I’m the child of a single mother, the husband of a public school teacher and the father of a young child. On top of this, I’m the Iowa state manager for Save the Children Action Network, or SCAN — a strong political voice for kids. Each and every day I get to lead the advocacy efforts of dozens of amazing grassroots volunteers throughout Iowa, urging policymakers to prioritize children.

So, it’s safe to say that I am incredibly familiar, personally and professionally, with the importance of prioritizing kids. And, now, as we find ourselves in the midst of the COVID-19 pandemic, the nation has been dramatically confronted with the issues I have dedicated my life to, particularly the importance of early education and care.

This pandemic has shed light on the importance of teachers and child care providers, deeming them essential workers, a title they have deserved forever. And, currently, with much of the national debate transitioning to how best reopen the American economy, child care has been getting — finally — the attention it so desperately needs.

Throughout the country, 6.7 million children — 3 out of 5 children under 5 — are in a regular care arrangement with a nonrelative provider. The parents of these 6.7 million children will need child care in order to return to work. But, because of the pandemic, their providers may have closed. According to the National Association for the Education of Young Children, 50% of child care providers cannot survive a closure of more than two weeks without significant public investment. This means the potential loss of 4.5 million child care slots across the country.

Locally, here in Iowa, child care is a crucial issue, too. In the past five years, even before the pandemic, Iowa lost 42% of its child care workforce. Even if we are able to fill and open every child care center and in-home provider in our state, nearly a quarter of Iowans would still live in a child care desert. Let that sink in.

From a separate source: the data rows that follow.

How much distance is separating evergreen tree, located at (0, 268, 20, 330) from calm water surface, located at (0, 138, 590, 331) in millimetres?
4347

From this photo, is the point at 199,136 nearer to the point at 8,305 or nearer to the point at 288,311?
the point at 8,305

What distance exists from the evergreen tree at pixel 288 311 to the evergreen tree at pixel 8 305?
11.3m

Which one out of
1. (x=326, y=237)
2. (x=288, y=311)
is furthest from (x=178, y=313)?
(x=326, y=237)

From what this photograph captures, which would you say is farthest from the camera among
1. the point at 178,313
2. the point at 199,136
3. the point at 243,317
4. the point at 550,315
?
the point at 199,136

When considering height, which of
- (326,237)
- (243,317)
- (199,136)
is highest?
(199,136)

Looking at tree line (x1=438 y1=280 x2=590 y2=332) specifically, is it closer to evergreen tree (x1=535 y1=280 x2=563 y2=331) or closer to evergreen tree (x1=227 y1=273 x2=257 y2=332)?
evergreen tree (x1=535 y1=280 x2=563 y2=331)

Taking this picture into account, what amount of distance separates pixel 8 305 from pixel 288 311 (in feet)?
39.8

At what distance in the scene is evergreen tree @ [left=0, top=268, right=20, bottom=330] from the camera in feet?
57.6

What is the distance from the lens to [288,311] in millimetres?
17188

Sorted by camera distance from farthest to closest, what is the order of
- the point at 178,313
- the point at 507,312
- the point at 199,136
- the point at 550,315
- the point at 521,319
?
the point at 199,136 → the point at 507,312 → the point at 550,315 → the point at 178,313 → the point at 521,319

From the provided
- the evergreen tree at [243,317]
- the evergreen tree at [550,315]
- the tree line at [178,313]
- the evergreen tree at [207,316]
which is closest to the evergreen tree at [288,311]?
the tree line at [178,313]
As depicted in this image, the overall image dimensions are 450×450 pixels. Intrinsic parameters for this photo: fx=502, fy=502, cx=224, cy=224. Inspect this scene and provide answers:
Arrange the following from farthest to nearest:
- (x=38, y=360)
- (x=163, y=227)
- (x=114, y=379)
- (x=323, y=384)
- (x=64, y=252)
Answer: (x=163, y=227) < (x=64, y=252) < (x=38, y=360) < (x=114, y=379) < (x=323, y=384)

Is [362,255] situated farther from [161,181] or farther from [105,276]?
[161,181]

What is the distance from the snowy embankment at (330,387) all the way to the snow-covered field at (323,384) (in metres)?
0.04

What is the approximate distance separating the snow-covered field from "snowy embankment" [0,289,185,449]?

The global pandemic has also exacerbated the child care struggles facing lower-income communities, and has disproportionately impacted minority families. All children have the right to equitable learning opportunities to help them achieve their full potential. Cycles of racial and social stratification can begin to be broken when all children have equal access to early childhood education. Prioritizing advancing equity has never been more essential to our future.

SCAN, together with Child Care Aware of America, commissioned a national poll to gauge voter opinion on child care and the coronavirus. Notably, 87% of voters support direct federal assistance for child care providers during the COVID-19 crisis so child care providers can meet payroll and pay rent and utilities. This overwhelming support crosses party lines, ideological persuasions, generations and economic classes. In fact, 82% of Republicans were in support and 94% of Democrats were in support.

This voter sentiment is incredible. Voters clearly understand the importance of the child care industry. Lawmakers in Iowa do, too. Iowa Congresswomen Cindy Axne and Abby Finkenauer, as well as U.S. Sen. Joni Ernst, have supported significant increases in emergency investments in child care after meeting with Iowa SCAN advocates and partners. These commitments from policymakers on both sides of the aisle are a great start, but we need more. We need all lawmakers to not only commit, but also act on behalf of children and the essential child care industry.

Therefore, join me in pushing our policymakers to act and prioritize children the way they say they will. We must not give up on asking for what is needed to rescue the child care industry so that families can get back to work when the pandemic ends. Not only will a strong child care industry help rebuild our economy, but it will also contribute to the social, emotional and intellectual well-being of our children, our future. After all, 90% of a child’s brain is fully developed by the age of 5.